Reality Check: What Must Be the Case if Christianity is True?

25) That although God's supposed revelation in the canonical Bible is indistinguishable from the musings of an ancient, barbaric, superstitious people, the Bible is the word of God.

As SilverBullet recently said:
...the lord doesn't work in mysterious ways, but in ways that are indistinguishable from his non-existence. It seems to me that there is nothing in the Christian scriptures, no sentence, paragraph, or idea, that couldn't be anything more than the product of the humans alive at the time that the apparently divinely inspired scriptures and ideas were "revealed". Sure, its possible for a god to reveal himself in an inspired book, and throughout history, in ways that are indistinguishable from the work of human minds and human minds alone.

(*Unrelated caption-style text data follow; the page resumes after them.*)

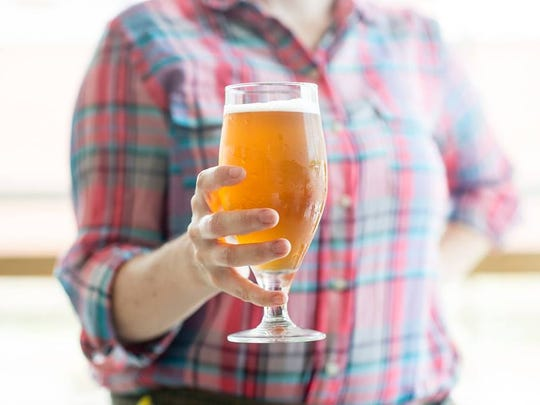 Check out an early December beer dinner in Brevard.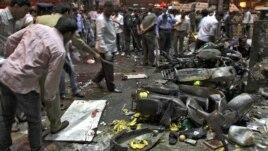Mesto eksplozije u indijskom gradu Hajderabadu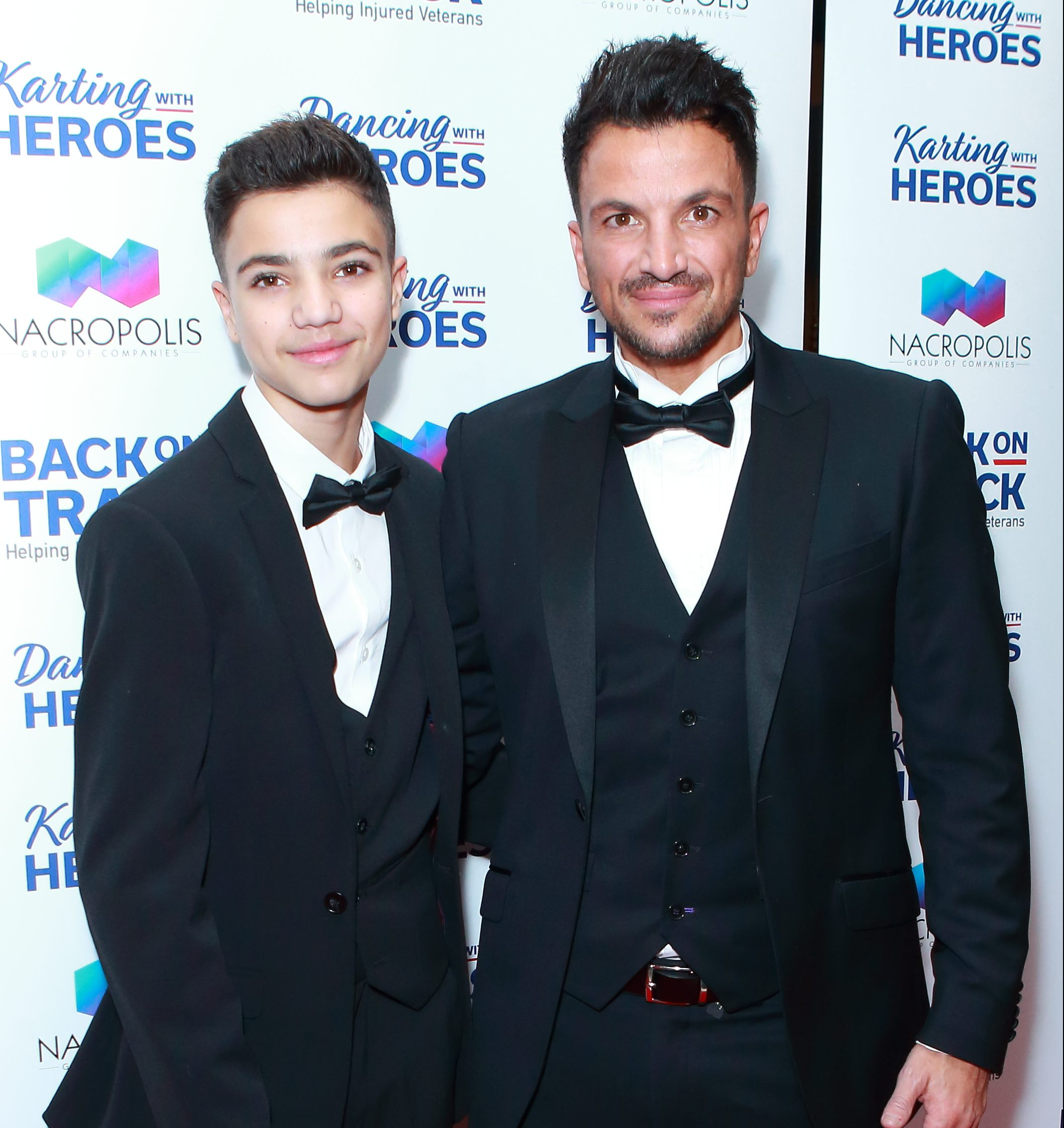 Junior Andre and Peter Andre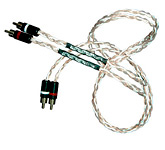 Кабель межблочный: Kimber Kable Tonik (RCA-RCA)  2.0 m
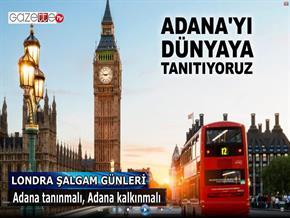 LONDRA ŞALGAM GÜNLERİ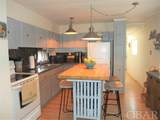 106 Goosewing Court - Photo 10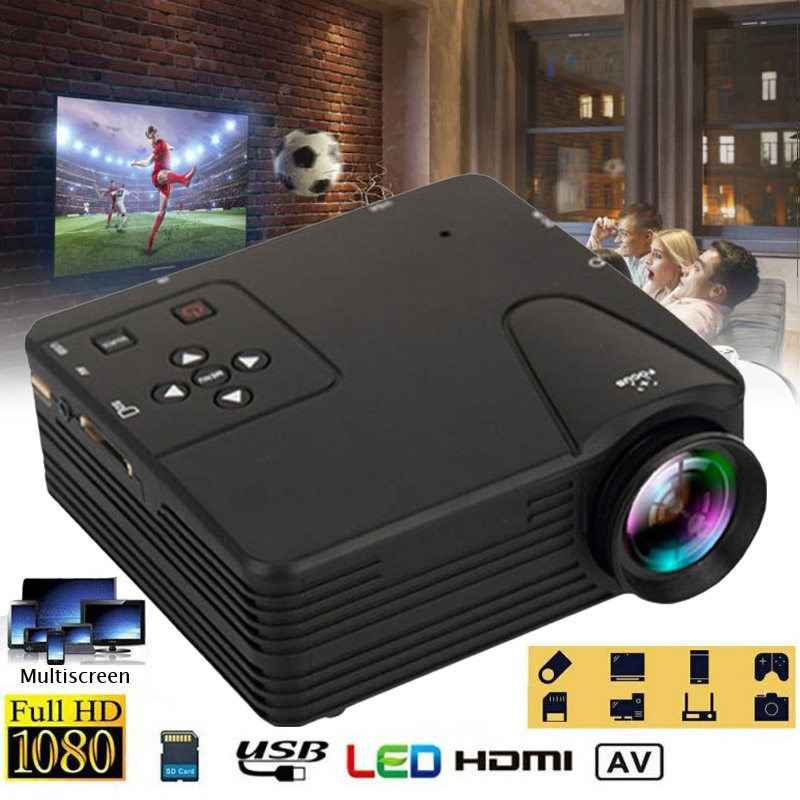 1080P LED Mini Projector 12V 24W USB Audio Portable Projector Home Media Video Outdoor player Theater Cinema Multimedia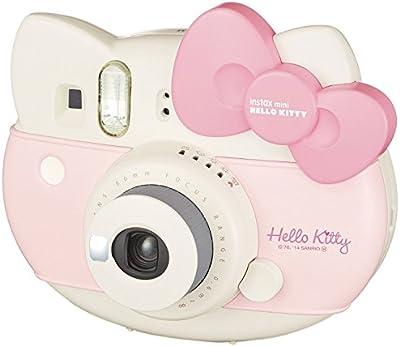 Fujifilm instax mini HELLO KITTY - cámaras con impresión instantánea (0.6 - 2.7 m, 6 s, AA, LR6, 1,5 V, 16,9 cm)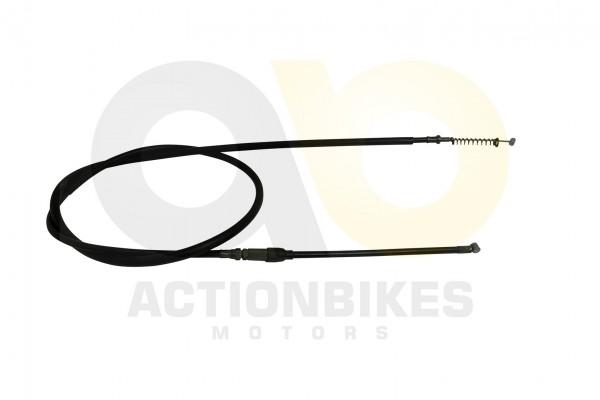 Actionbikes Shineray-XY200ST-9-Bremszug-XY200ST-6A 3437313130303036 01 WZ 1620x1080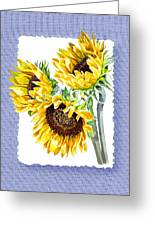 Sunflowers On Baby Blue Greeting Card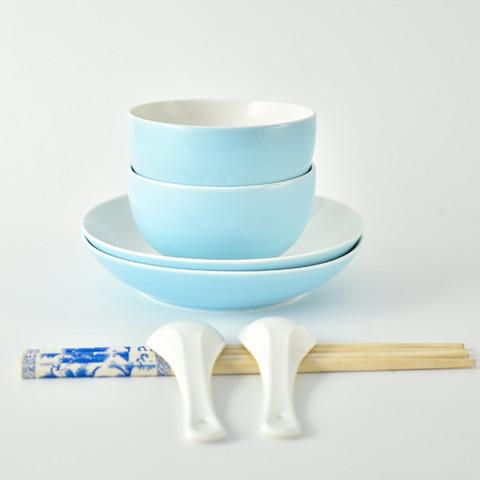 句途 蓝色梦想 骨瓷餐具套装  8件套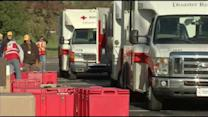 Church groups team with Red Cross for Sandy relief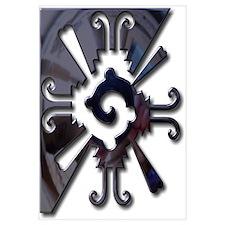 Mayan Design-metal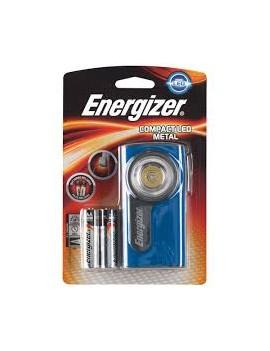 Energizer compact led metal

But how probable does that seem to you?

4 comments:

Chuck said...

I have to admit that one of the many things that dissolved my faith was moving from a liberal emergent church setting to the more conservative bible fellowship church my wife frequented. The church engages in expository preaching so there was no proof-texting to provide a feel-good message to jump-start the week but it was deep down divine command and human depravity god glorifying theology. I found the ideas psychologically unsustainable yet completely consistent with the text. When our bible study started discussing god's goodness relative to the blood of martyrs I paused and said that it seemed if that is god's plan then he is s dumb-ass. I think that is when I began to think the bible was nothing more than the product of the limited intelligence of those who wrote and compiled it. I feel so much more confident, mature and emotionally stable now that I don't allow my confusion with the bible's crazed morality to be evidence of my depravity and sin. It is evidence instead of my intelligence and evolved ethics.

The only thing more annyoing than the bible's barbarism is apologist arguments that engage in intellectual gymnastics to convince themselves and others such abuse is "good".

Vera Keil said...

For any interested, Alice Miller, the Swiss psychologist and child advocate, addresses religion in several of her books. She agrees with some other thinkers that religion is explicable as a reaction of the ego to the unbearable humiliations, deprivations and abuses of childhood (and she means a 'normal' childhood). We formulate the "divine nature" (all powerful, all knowing, loving, protecting, fearsome, awesome, jealous, demanding of absolute love and obediance)of our parents as embedded in our psyches and turn these projections into supernatural beings that have the same nature. Once you read the 10 commandments in the light of her interpretation, it is a very persuasive view. I'm not sure I've explained it well here, but I urge you to check it out for yourself.

Breckmin said...

"25) That although God's supposed revelation in the canonical Bible is indistinguishable from the musings of an ancient, barbaric, superstitious people,"

Clearly untrue and more strawman.
These fragments of manuscripts we discover are quite distinguishable and are corroborated with early Christian writings (N.T. apocrypha). Even the Aleppo Codex is quite distinguishable from any old Babylonian clay tablet or Sumerian poem. It is a general statement which needs to be clarified as to claim they are indistinguishable from the writings of the ancient Hebrew prophets.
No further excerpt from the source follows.